Table of Contents

Class DataLakeContentSourceService

Namespace
FoundationaLLM.Vectorization.Services.ContentSources
Assembly
FoundationaLLM.Vectorization.Engine.dll

Implements a vectorization content source for content residing in data lake storage.

public class DataLakeContentSourceService : ContentSourceServiceBase, IContentSourceService
Inheritance
DataLakeContentSourceService
Implements
Inherited Members
Extension Methods

Constructors

DataLakeContentSourceService(BlobStorageServiceSettings, ILoggerFactory)

Creates a new instance of the vectorization content source service.

public DataLakeContentSourceService(BlobStorageServiceSettings storageSettings, ILoggerFactory loggerFactory)

Parameters

storageSettings BlobStorageServiceSettings
loggerFactory ILoggerFactory

Methods

ExtractTextAsync(ContentIdentifier, UnifiedUserIdentity, CancellationToken)

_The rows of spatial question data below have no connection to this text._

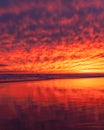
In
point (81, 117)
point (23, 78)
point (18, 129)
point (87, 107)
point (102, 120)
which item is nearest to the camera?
point (18, 129)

Reads the content of a data source item.

public Task<string> ExtractTextAsync(ContentIdentifier contentId, UnifiedUserIdentity userIdentity, CancellationToken cancellationToken)

Parameters

contentId ContentIdentifier

The ContentIdentifier providing the unique identifier of the item being read.

userIdentity UnifiedUserIdentity

The UnifiedUserIdentity providing information about the calling user identity.

cancellationToken CancellationToken

The cancellation token that signals that operations should be cancelled.

Returns

Task<string>

The string content of the item.

Remarks

contentId[0] = the URL of the storage account. contentId[1] = the container name. contentId[2] = path of the file relative to the container name.